**SHORT PROBLEM 1**
According to the assembler post, why does the Z80 have a different assembly language from the 8080?
**SHORT PROBLEM 2**
Decide whether each statement agrees with the assembler post: (a) the assembler will support the Z80 extensions; (b) the author writes code in vim; (c) Windows users are pointed toward the Digital Mars D Compiler. For each, answer yes or no and quote the deciding words.

**ARTICLE**
===============

Brian Robert Callahan

academic, developer, with an eye towards a brighter techno-social life



[prev]
[next]

2021-04-08
Demystifying programs that create programs, part 2: Starting an assembler

All source code for this blog post can be found here.

It's time to tackle the inverse of a disassembler. It will take a lot more effort than our disassembler, but I believe we are up for it. For today, let's sit down and plan our assembler and begin coding up some boilerplate at least and see how far we get.

Recap

There are a couple of things to remember with our assembler.

First, we are going to produce an assembler for the Zilog Z80 CPU. But really, we are writing an assembler for the Intel 8080 CPU. We are benefitting from the fact that the Z80 is binary compatible with the 8080, so that means our assembler will produce machine code that the Z80 understands even though we will use the 8080 assembly language. While I am sure there will be those who disagree with me, I find the 8080 assembly language simpler to parse than the Z80 assembly language, and consequently it should be easier for us to use.

The Z80 has a different assembly language because Intel copyrighted the 8080 mnemonics.1 But whether we use the 8080 or Z80 assembly language is little more than an implementation quirk rather than a true concern for us. As we discussed during writing our disassembler, this does mean we will lose out on the Z80 extensions. I think that is fine. We can still write complex and interesting software with just the 8080 instruction set. Or, if you'd like to set an additional challenge for yourself, once we finish our assembler you can go back and devise your own syntax for the Z80 extensions and implement them in the assembler.

Second, we are not necessarily writing the assembler that someone who has decades of experience writing such tools would write. We probably will not even write the assembler you might write in undergrad if you took such a course. We are writing an assembler that someone who has little to no programming experience or knowledge can come to understand purely through engagement with the code itself and a series of blog posts. Clearly inspired by Jack Crenshaw's "Let's Build a Compiler" series, I also, as he so well put it, "intend to completely ignore the more theoretical aspects of the subject." Also like Crenshaw, we will learn by doing and we will gain some practical experience. What we will produce at the end is a correct, working assembler. That's good enough for me. Function over form.

We will write our assembler in D like we did with our disassembler. We will use a number of features of D to help make our task easier. While I am not trying to write a tutorial for D, it doesn't hurt to learn a new language if D is new to us.

Setting up our development environment

You can and should use whatever text editor or IDE you like. I am using vim, which is a vi implementation. I like that vim has a syntax highlighting mode for D so I am able to read my code a little easier. I am also using the GNU D Compiler as my compiler, but any D compiler would work. If you are on Windows, the Digital Mars D Compiler likely makes the most sense for you. Our assembler will run on any platform supported by D, so you should be able to follow along and code with us regardless of the platform you are on. I am, as always, coding on OpenBSD, but you don't have to.

===============

(Image-based spatial reasoning data)

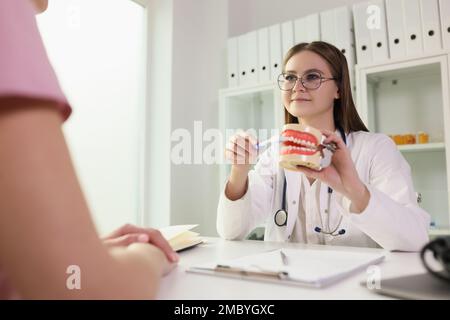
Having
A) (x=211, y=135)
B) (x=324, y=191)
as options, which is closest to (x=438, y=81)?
(x=324, y=191)

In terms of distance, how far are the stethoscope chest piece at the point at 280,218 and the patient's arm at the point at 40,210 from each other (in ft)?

===============

**TASK RESPONSE 1**
Because Intel copyrighted the 8080 mnemonics.

**TASK RESPONSE 2**
(a) No: "this does mean we will lose out on the Z80 extensions."
(b) Yes: "I am using vim, which is a vi implementation."
(c) Yes: "If you are on Windows, the Digital Mars D Compiler likely makes the most sense for you."